Money Watch: Pay loans or save for kid's college?

ByABC News
July 14, 2012, 5:44 AM

— -- Money Watch, a personal finance column that runs every Saturday, features a financial planner from the National Association of Personal Financial Advisorsanswering reader questions about saving, protecting and growing your money. To submit a question, e-mail USA TODAY personal finance reporter Christine Dugas at: cdugas@usatoday.com.

Q: My wife and I have remaining federal student loans of $26,000, with a 3.9% interest rate. Is it best for us to increase our monthly payment from $175 to $300 to pay it down more quickly? Or should we put $125 a month into a 529 plan for the children we plan to have in the next two years?

A: The decision to pay down your student loans or to save money in a 529 plan should include both the financial and emotional aspects.

First consider your overall financial situation. For example, setting up an emergency fund and getting your full 401(k) employer match may be more beneficial uses for the extra cash.

Then compare the advantages of paying off a student loan against what you would gain by putting money in a 529 plan:

A 529 plan is federally tax free and many states also offer tax breaks. But remember that the investment return is not guaranteed. You will be comparing an uncertain investment return on the 529 plan for a child you plan on having to a guaranteed interest rate on your own student loans.

With federal student loans you can deduct up to $2,500 in interest. And you can take it without itemizing on your 1040 tax form. The deduction is phased out for taxpayers with adjusted gross incomes of $60,000 to $75,000 (single filers) and $120,000 to $150,000 (married filing jointly).

Once the loan is paid off, you will have extra monthly cash flow that you could use to save for college. Sometimes the emotional satisfaction of paying off the loan trumps other financial considerations.

Since your children are "planned," you can set up a 529 plan and name yourself as the beneficiary, and change the beneficiary later.

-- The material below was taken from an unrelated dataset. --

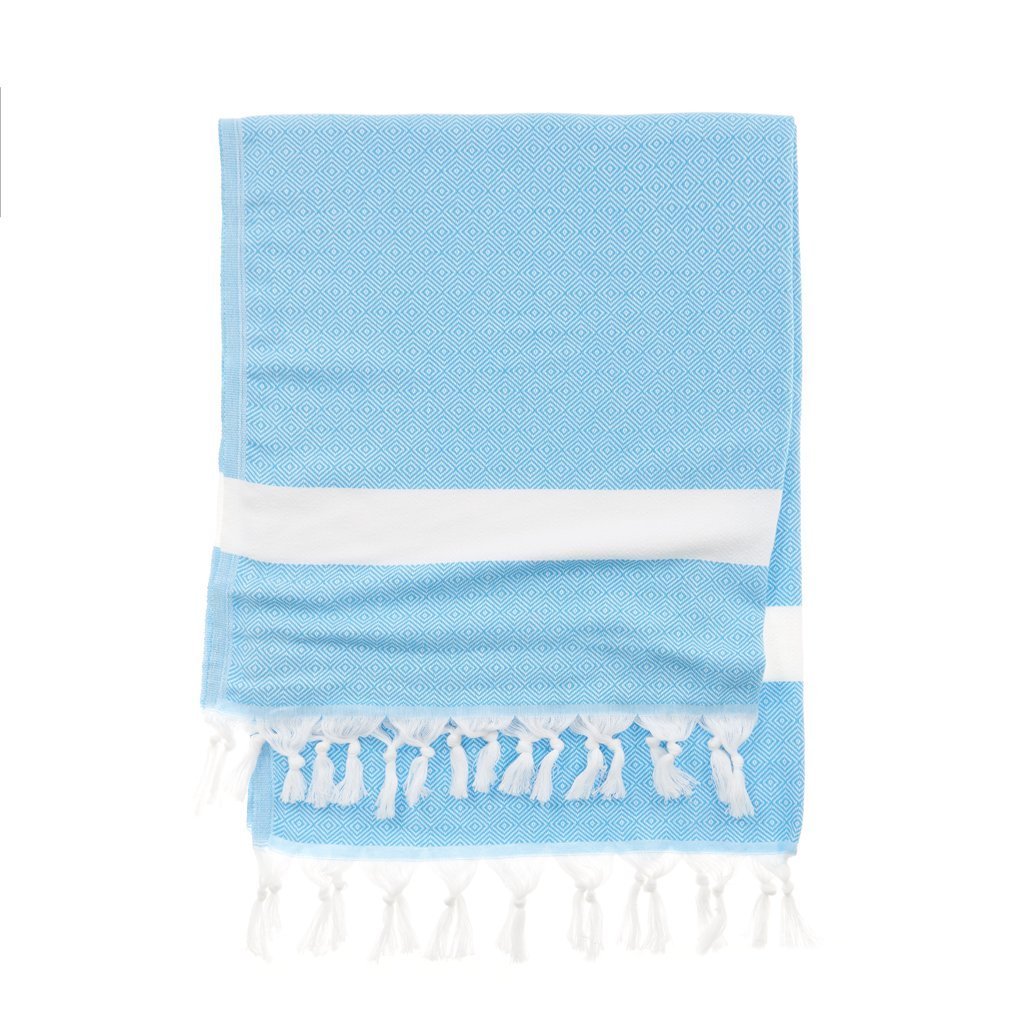 Diamond Turkish Towel - The Riviera Towel Company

The downside of a 529 plan is that withdrawals that are not used for qualified college expenses are subject to tax and a penalty.

Since you are still planning for a family, keeping your options flexible is a good approach. You can now save money in a taxable account and make a lump sum initial contribution to a 529 plan after your child is born.

But keep in mind that saving for retirement is usually a higher priority than saving for college.

Tim Kober, NAPFA-registered financial adviser

Cedar Financial Advisors, Beaverton, Ore.